=== ARTICOLO ===
━━━
Qui ha acquisito l’accento bresciano, qui si indigna quando vede che la politica del (oramai suo) paese si basa troppo spesso su favoritismi, giochi di potere, condoni, decreti ad hoc. Ilie – Elio, per gli amici e i colleghi – è in Italia dall’agosto del 1999, da quando aveva 27 anni. Subito dopo il diploma di meccanico, per dieci anni, dai 16 ai 26, ha lavorato in miniera. A sette chilometri di profondità. Era una miniera di piombo, zinco e oro. “In Romania – ci spiega – non era come qui da noi, che ti diplomi e resti in un parco giochi per un sacco di tempo. Io avevo una borsa di studio già prima di finire la scuola. Ho firmato il contratto e sono rimasto in miniera per dieci anni”. Poi il comunismo è caduto, e la miniera ha chiuso. “Mi hanno dato una buonuscita – continua Ilie – con cui mi sono comprato il visto per l’Italia e per raggiungere mio cugino Petru.
━━━
=== RECORD ESTRATTI ===

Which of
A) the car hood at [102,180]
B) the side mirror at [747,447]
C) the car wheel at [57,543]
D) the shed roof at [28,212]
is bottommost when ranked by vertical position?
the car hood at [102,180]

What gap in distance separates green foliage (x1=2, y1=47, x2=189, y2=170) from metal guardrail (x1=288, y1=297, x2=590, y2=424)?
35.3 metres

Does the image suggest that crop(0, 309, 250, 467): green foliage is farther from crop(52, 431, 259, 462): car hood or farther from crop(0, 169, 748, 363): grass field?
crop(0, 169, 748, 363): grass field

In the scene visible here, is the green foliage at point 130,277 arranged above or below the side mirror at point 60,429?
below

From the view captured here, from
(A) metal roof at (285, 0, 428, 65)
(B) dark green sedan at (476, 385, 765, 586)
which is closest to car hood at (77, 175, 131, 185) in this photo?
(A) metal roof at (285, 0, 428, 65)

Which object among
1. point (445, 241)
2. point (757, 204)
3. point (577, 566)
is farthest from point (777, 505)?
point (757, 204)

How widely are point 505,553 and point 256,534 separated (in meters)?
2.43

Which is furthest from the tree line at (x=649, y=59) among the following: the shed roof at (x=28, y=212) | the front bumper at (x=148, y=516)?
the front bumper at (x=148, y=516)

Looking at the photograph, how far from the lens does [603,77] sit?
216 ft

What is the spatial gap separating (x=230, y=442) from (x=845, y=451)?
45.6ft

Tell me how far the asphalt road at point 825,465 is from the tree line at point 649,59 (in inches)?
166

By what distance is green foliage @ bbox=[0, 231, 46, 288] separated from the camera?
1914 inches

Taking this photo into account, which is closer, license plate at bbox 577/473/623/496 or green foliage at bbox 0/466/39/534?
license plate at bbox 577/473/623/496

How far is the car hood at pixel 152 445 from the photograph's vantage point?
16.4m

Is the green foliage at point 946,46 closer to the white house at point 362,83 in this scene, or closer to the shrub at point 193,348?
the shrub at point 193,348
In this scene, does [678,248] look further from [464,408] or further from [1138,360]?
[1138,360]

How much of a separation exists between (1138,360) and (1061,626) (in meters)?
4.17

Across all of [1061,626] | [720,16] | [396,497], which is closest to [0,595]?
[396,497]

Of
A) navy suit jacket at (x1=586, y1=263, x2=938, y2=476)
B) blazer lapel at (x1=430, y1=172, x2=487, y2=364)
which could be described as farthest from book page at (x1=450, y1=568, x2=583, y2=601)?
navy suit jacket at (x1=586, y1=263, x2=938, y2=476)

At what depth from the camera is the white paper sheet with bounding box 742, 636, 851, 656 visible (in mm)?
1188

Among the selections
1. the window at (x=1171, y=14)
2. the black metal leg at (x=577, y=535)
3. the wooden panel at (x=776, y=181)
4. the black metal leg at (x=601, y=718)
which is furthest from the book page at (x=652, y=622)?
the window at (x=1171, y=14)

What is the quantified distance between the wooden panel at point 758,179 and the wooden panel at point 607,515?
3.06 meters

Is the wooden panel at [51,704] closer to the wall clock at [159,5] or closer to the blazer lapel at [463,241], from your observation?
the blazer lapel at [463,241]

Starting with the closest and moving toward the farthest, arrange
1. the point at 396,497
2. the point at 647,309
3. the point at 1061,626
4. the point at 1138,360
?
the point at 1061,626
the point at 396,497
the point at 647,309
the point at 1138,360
━━━
=== ESERCIZIO BREVE 1 ===
Nell'articolo su Ilie, per quanti anni ha lavorato in miniera?
=== ESERCIZIO BREVE 2 ===
Nell'articolo su Ilie, su che cosa si basa troppo spesso la politica che lo fa indignare? Elenca tutte le voci.
=== ESERCIZIO BREVE 3 ===
Prosegui l'articolo su Ilie a partire dalla sua ultima frase.

=== RISPOSTA 1 ===
Per dieci anni, dai 16 ai 26.

=== RISPOSTA 2 ===
Favoritismi, giochi di potere, condoni, decreti ad hoc.

=== RISPOSTA 3 ===
Con Petru siamo amici prima che parenti, siamo cresciuti assieme, anche lui ha lavorato in miniera”. Prima di partire per l’Italia, però, Ilie si è sposato con Cornelia e hanno avuto un bambino. “Quando sono arrivato in Italia mio figlio aveva nove mesi, è stato molto doloroso lasciarlo”. Cornelia ha raggiunto il marito nel 2001. “Stavamo da Petru, in quattro. Mio figlio Ilie, si chiama come me, è rimasto da solo in Romania fino all’età di cinque anni. Ho trovato una baby sitter ungherese così lui ora sa parlare anche l’ungherese! È stata dura qui senza di lui, mandavamo i soldi, i dolci, regali, poi finalmente ci siamo riuniti”.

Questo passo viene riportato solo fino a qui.